Одни люди живут теперь в Лохарне потому, что родились в Лохарне и не находят повода для отъезда; другие перебрались сюда по ряду странных причин из такой дали, которая несбыточна, как Зазеркалье или даже Англия, а потом растворились в сутолоке местных жителей; одни вошли в город под покровом тьмы и сразу исчезли, но порой они выдают себя, нарушая покой кромешной ночи в заброшенных домах, а может быть, это дышат белые совы, прижавшись друг к другу, словно привидения в постели; другие почти наверняка попали сюда, скрываясь от международной полиции или от жен; а есть и такие, кто по сей день не знает и никогда не узнает, зачем они вообще здесь: вы встречаете их посреди недели, когда они медленно, безучастно бредут по улицам, словно валлийские курильщики опиума, в полусне, в тягостном, нелепом оцепенении. А некоторые, вроде меня, просто заехали однажды на денек, да так и остались, вышли из автобуса и забыли вернуться. И неважно, каковы причины нашего пребывания здесь, в этом не ведающем времени, кротком, похожем на обманчивый остров городе, где всего семь закусочных, одна действующая церковь, одна часовня, одна фабрика, два бильярдных стола, один бар «Сенбернар» (без спиртного), один полицейский, три речки, море, что является по часам, один «роллс-ройс», с которого продают рыбу и жареный картофель, одна пушка (чугунная), один судья (из плоти и крови), один судебный пристав, один Дэнни Рэй и изрядное количество всякого разношерстного люда, но все-таки мы здесь, и другого такого места нет нигде.

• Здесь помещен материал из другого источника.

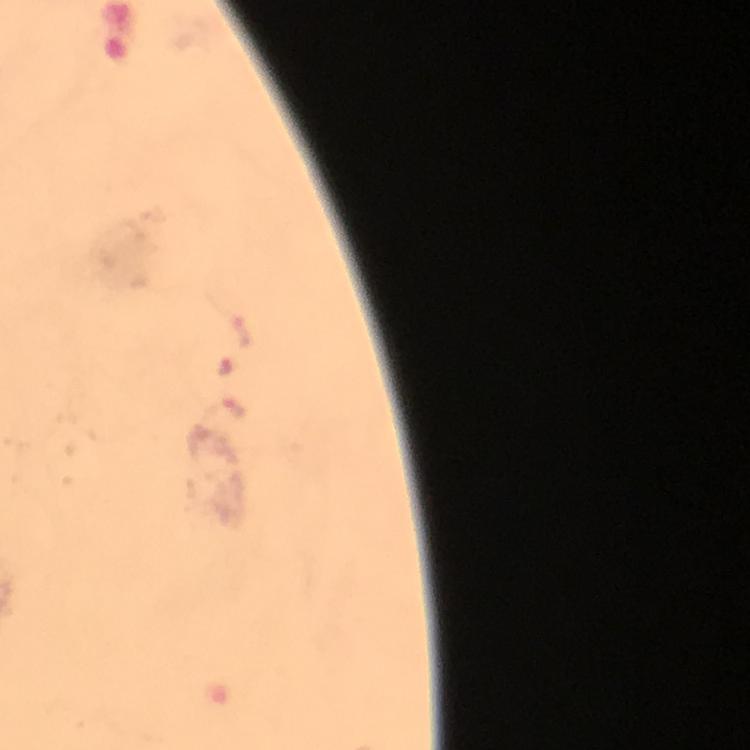
Approximate object centers, in pixels from the top-left corner.
Summary:
  - Malaria parasite locations: (x=226, y=367), (x=224, y=416)
  - Capture: smartphone photograph through a microscope
  - Preparation: thick blood smear
  - Cropped from: a single field of view
  - Magnification: 100x
  - Stain: Giemsa
  - Image size: 750×750 pixels
  - Immersion oil: applied
  - Context: from a diagnostic examination for malaria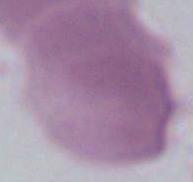

Summary:
  - Modality: micrograph
  - Identification: erythrocyte
  - Magnification: 1000x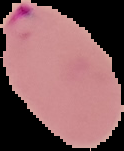

Image is 124×151 pixels. From a thin blood smear. Malaria status: parasitized. Cell region segmented out of the field of view; the surrounding area is masked to black.Name the parasite shown.
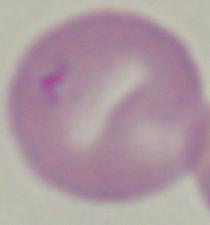
Babesia.

modality: photomicrograph
magnification: 1000x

А если в соседней деревне или городке вы скажете, что живете в этом диковинном, в этом затаившемся, ветхом, захолустном Лохарне, где кое-кто готов уйти на покой, еще не начав трудиться, и где в дальний путь всегда отправляются на велосипедах, преодолевая лишь несколько сотен ярдов; вот тут-то самые осмотрительные отходят бочком, начинают шептаться и причитать, подталкивать друг друга локтем и спешат спрятать все, что плохо лежит!
«Лучше держаться от них подальше, пока ничего не стряслось», — говорят о вас.
«У них в Лохарне даже багры из рук валятся, когда причаливают лодки».
«Там женщины с перепончатыми ногами».
«Смотри, чтобы тебя не сглазили!»
«Не приведи Господь попасть туда в полнолуние!»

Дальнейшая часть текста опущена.